The Gnostics rejected the historical accounts in the New Testament not in order to propose a different history but in order to turn the faith into a myth that stood outside time.For them, the historicity of the New Testament was an embarrassment, since the wholly spiritual God could not have entered into the world of matter and time.
The distinction between “the Jesus of history” and “the Christ of faith” was formulated by certain modern theologians as part of the effort to “demythologize” Jesus as the Son of God and Redeemer of the universe, dismissing that belief as a theological construct only loosely connected, if at all, to the actual, historical Jesus.
A fundamental flaw of the historical-critical method is that, while at various times it has called virtually all traditional beliefs into question, it offers no sure replacement, merely many competing theories.
A major fallacy of this skepticism is the assumption that, while religious believers are fatally biased, skeptics are objective and disinterested.
Some practitioners of the historical-critical method take a far more suspicious view of Christian origins than most historians take toward other aspects of ancient history.

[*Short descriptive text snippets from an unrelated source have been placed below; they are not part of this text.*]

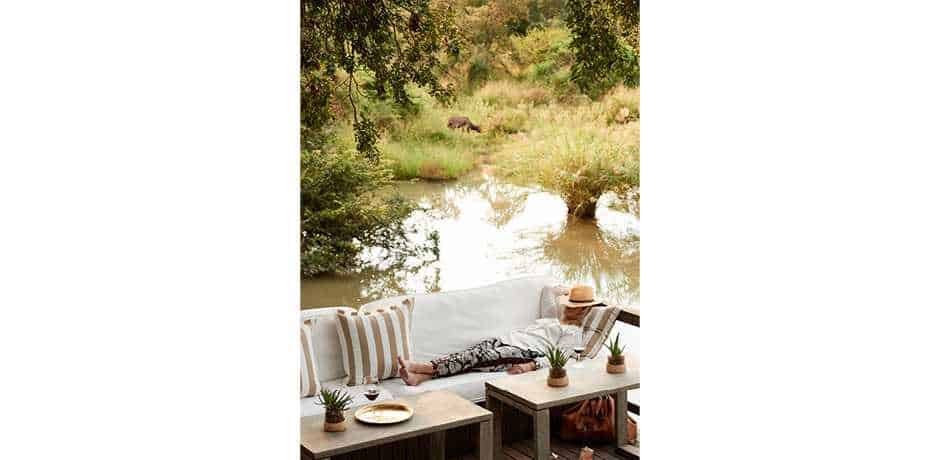 Relaxing on the main deck at The Farmstead at Royal Malewane, South Africa. Courtesy the Royal Portfolio.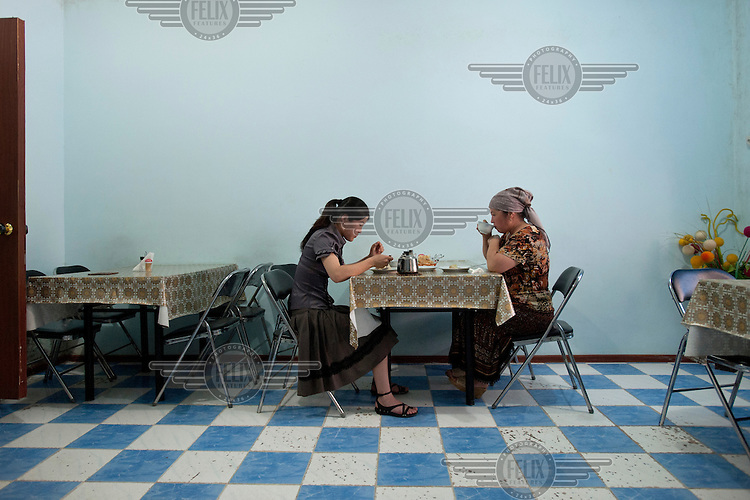 Two women eat and drink at a cafe.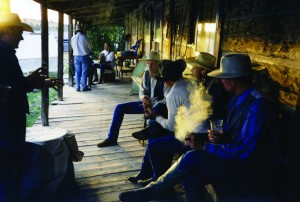 The historic OW bunkhouse porch is the perfect meeting spot for visiting ropers to gather after brandings for a fine cigar and a spot of single malt.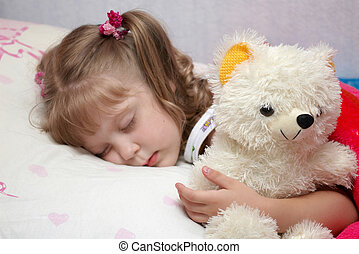 girl slipping - A little girl sleeping with a toy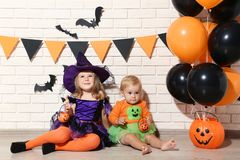Girls in halloween costumes. Little girls in halloween costumes with balloons and pumpkin bucket sitting on the floor stock photos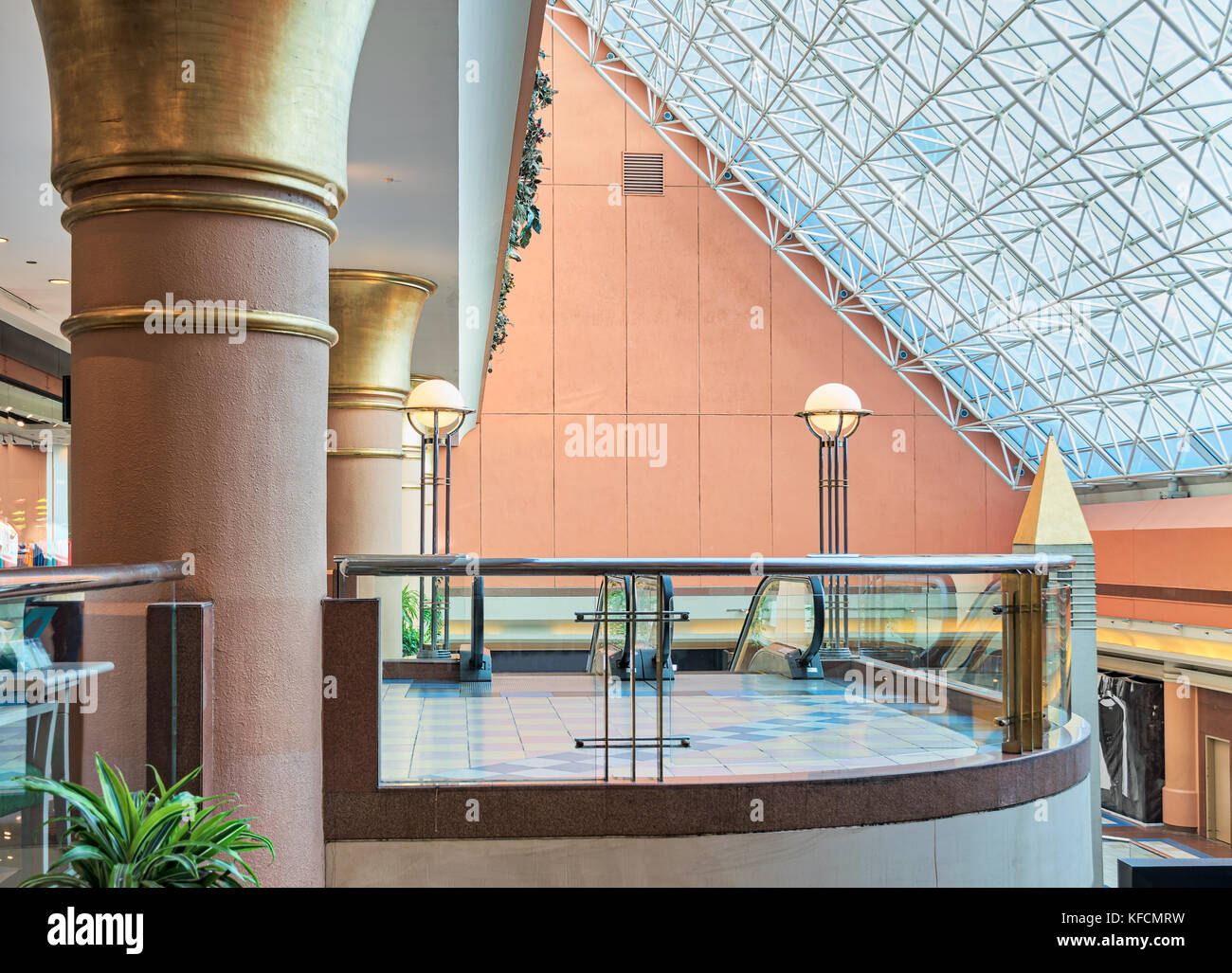 Modern shopping mall interior with glass balustrade transparent glass roof revealing blue sky - Stock Image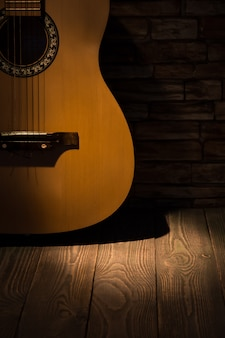 A beam of light illuminates an acoustic guitar standing against a wall on a wooden floor.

By excluding in principle the very possibility of divine revelation, they imprison Christianity entirely within the movement of history, essentially reducing questions of faith to factional struggles within the Church.
If orthodox Christianity does not represent revealed truth, it must be seen as merely the triumph of one party over another, making it possible to cancel seventeen centuries of history in order to redefine the very foundations of the Church.
 But an awareness of the historical character of the Church carries with it the danger that she will be seen as only a product of history, without a transcendent divine character.
While Christians can never be indifferent to the reliability of historical claims, since to discredit the historical basis of the Gospel would be to discredit the entire faith, they must be aware of their limits.
The historical character of the Church is embodied above all in her affirmation of Tradition—the handing on of the faith from generation to generation, guided by the Holy Spirit.
The attempt to appeal to the Scripture against Tradition is a denial of that historicity.